Zwei Oberfranken befinden sich mitten im Koalitionspoker. Beste Freunde sind Andreas Schwarz (SPD) und Thomas Silberhorn (CSU) noch nicht. Erste Flirtversuche gibt es freilich schon. Ob mehr daraus wird?

Die Geschichte von den zwei Königskindern wird sich derzeit auch an der Spree gerne erzählt. Wenn auch in etwas abgewandelter Form als in der berühmten Ballade fragen sich viele Beobachter im politischen Berlin: Finden die "Schwarzen" und die "Roten" wirklich zueinander? Oder kommen die Parteien nicht zusammen, weil das Wasser am Ende für die Parteien doch zu tief ist?

Während bei den vermeintlichen Großkoalitionären abwechselnd die Herzen höher schlagen und dann wieder die Fetzen fliegen, müssen sich auch Andreas Schwarz (SPD) und Thomas Silberhorn (CSU), die für den Wahlkreis Bamberg-Forchheim im Bundestag sitzen, mit dem Gedanken auseinandersetzen, künftig quasi zu politisch besten Freunden verbandelt zu werden. Gut, die Verbindung wird nur auf Zeit geschlossen. Der Ehe-Vertrag für die Regierungsbank soll maximal vier Jahre halten. Wenn keiner vorher die Scheidung einreicht.

Schwarz, der ehemalige Bürgermeister aus Strullendorf, der für die "Roten" zum ersten Mail in Berlin hockt, bestätigt indirekt die ersten Annäherungsversuche zwischen den fränkischen Sozis und CSUlern an der Spree: "Mit Herrn Silberhorn war ich noch kein Bier trinken. Ich habe ihn neulich mal im Restaurant gesehen. Man sagt halt Hallo", schildert der frischgebackene Bundesparlamentarier die erste kühle Begegnung der fränkischen Bundespolitiker rund um den Reichstag.

Schwärmen klingt anders

"Herrn Schwarz habe ich in Berlin kurz getroffen", bestätigt Thomas Silberhorn kurz und knapp. Schwärmereien klingen anders. Eile beim Näherkommen scheinen die beiden Bundespolitiker aus dem Wahlkreis Bamberg-Forchheim jedenfalls nicht zu haben.

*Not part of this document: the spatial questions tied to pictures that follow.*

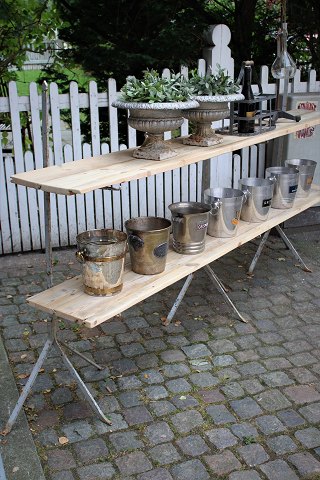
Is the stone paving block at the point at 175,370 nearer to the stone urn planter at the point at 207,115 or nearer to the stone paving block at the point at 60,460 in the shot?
the stone paving block at the point at 60,460

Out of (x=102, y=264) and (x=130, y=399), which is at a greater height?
(x=102, y=264)

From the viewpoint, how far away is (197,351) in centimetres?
414

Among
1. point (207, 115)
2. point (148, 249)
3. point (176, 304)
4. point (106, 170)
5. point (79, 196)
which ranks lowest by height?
point (176, 304)

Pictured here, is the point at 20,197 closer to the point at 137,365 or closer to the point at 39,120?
the point at 39,120

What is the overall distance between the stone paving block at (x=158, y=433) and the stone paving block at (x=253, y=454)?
40 centimetres

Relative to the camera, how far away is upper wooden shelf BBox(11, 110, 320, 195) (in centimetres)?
297

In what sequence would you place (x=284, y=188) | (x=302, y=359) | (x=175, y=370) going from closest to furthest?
(x=175, y=370) → (x=302, y=359) → (x=284, y=188)

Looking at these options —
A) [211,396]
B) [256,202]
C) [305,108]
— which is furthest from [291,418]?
[305,108]

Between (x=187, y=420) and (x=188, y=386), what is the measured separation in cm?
34

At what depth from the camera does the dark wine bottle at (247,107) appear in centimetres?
423

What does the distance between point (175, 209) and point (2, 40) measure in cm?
379

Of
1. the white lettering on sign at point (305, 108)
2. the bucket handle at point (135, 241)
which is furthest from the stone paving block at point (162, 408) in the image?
the white lettering on sign at point (305, 108)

Zumal die Koalitionskinder noch immer nicht wissen, ob sie tatsächlich zusammen kommen wollen. Denn selbst wenn alle Zeichen für ein Kabinett Merkel/Gabriel sprechen, steht die Koalition noch in den Sternen. "Ob es tatsächlich zur großen Koalition kommt, steht ja noch nicht fest", betont Andreas Schwarz und schickt noch ein Warnsignal an die CSU/CDU hinterher: "Wir haben erst am Mittwoch um 15 Uhr die entscheidende Fraktionssitzung. Da wird Sigmar Gabriel verkünden, ob der Mitgliederentscheid über eine mögliche Koalition überhaupt durchgeführt wird." Entscheidend seien die letzten Gespräche in allerletzter Minute.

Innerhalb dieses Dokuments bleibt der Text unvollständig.